At the moment I'm using a 60GB LaCie Little Disk so I exclude everything except for my iPhoto library and documents folder. Once I get a big FireWire external then everything gets backed up.
Wouldn't that mean you would lose everything if your system went down?

My experience is that if the system dies completely, when you reformat and re-install, the new system will not access the old TM backup from the previous system. On the other hand if you back up your *system* to the TM drive, then you can point to it during install as a source. I had this exact problem early on anyway, but maybe they have changed it since 10.0.

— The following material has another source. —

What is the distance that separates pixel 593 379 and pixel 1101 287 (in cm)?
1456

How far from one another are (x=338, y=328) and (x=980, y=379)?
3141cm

If you are just backing up your documents and pictures folder, it would make more sense to not use TM at all and just use a regular backup program like SuperDuper! to move changed files to the backup.
 
Wouldn't that mean you would lose everything if your system went down?

My experience is that if the system dies completely, when you reformat and re-install, the new system will not access the old TM backup from the previous system. On the other hand if you back up your *system* to the TM drive, then you can point to it during install as a source. I had this exact problem early on anyway, but maybe they have changed it since 10.0.

If you are just backing up your documents and pictures folder, it would make more sense to not use TM at all and just use a regular backup program like SuperDuper! to move changed files to the backup.


I thought that was one of the ideas behind Time Machine, I know if you have a .Mac account you can use that to backup the home directory type of content. But time machine has the benefit of taking a snapshot of your entire working system. So I guess after you got your OS freshly installed you could tell TM, here's my backup, restore to this point.
 
Did they?? How did they change it? Does it not back up the whole file now??

Yes, it essentially works like a package instead of a single large file now, so it backs up changes within the file and not the entire file itself.